Intervention d’Elena Milachina
Historique et analyse de la situation des droits humains en Russie : comment en est-on arrivé là ?
Après une courte période de liberté véritable correspondant à la présidence de Boris Eltsine, la situation a changé au tournant des années 2000 avec deux événements majeurs. L’arrivée au pouvoir de Vladimir Poutine et les attaques terroristes aux Etats-Unis. La notion de « terrorisme » va désormais être instrumentalisée par les pouvoirs en place, y compris en Russie par Vladimir Poutine..
Comment les libertés ont-elles peu à peu disparu en Russie ?
Après la chute de l’URSS les assassinats fréquents d’oligarques ne provoquaient pas de réelle émotion dans l’opinion publique persuadée qu’enrichis sur le dos de leurs concitoyens ils avaient en quelque sorte bien mérité leur sort. De même les premières atteintes à des médias indépendants, propriétés pour la plupart de ces mêmes oligarques tant détestés, n’ont ému personne.
Peu à peu les atteintes contre la presse libre et les ONG se sont multipliées avec la mise en place des opérations militaires en Tchétchénie, en Géorgie, en Ukraine, en Syrie.
Aujourd’hui, on atteint le paroxysme des violations des libertés fondamentales avec l’obligation pour les médias indépendants et les associations de s’identifier auprès des autorités comme « agents de l’étranger.» Statut infamant qui peut induire de lourdes amendes et des condamnations pénales. Des centres d’assistance se constituent en soutien mais leurs juristes sont eux-mêmes contraints de se déclarer « agents de l’étranger.»
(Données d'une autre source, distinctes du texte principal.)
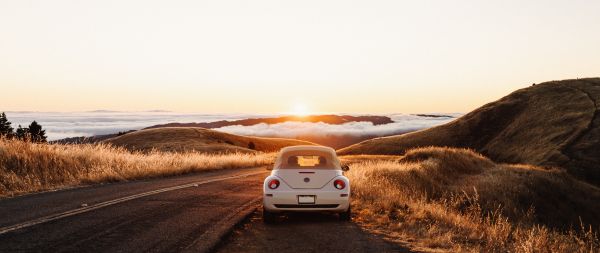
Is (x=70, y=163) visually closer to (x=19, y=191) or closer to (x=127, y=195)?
(x=19, y=191)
Elena Milachina regrette que la société civile de son pays, pourtant intelligente et éduquée, n’ait pas encore compris que tout le monde, tôt ou tard, sera inquiété et arrêté. Le pouvoir veut se maintenir éternellement pour conserver ce qu’il a volé et pour garantir sa propre impunité.
Intervention d’Alexandre Tcherkassov :
Rappel du contexte des guerres en Tchétchénie, Géorgie, Ukraine, Syrie. Actuellement, la Russie est de plus en plus présente en Afrique ; elle multiplie les cyber attaques sur la Toile également. La violence du régime s’exerce donc doublement : à l’égard de ses propres concitoyens mais aussi à l’égard de ceux du monde entier. Ainsi, il remet en cause la stabilité et la sécurité internationales.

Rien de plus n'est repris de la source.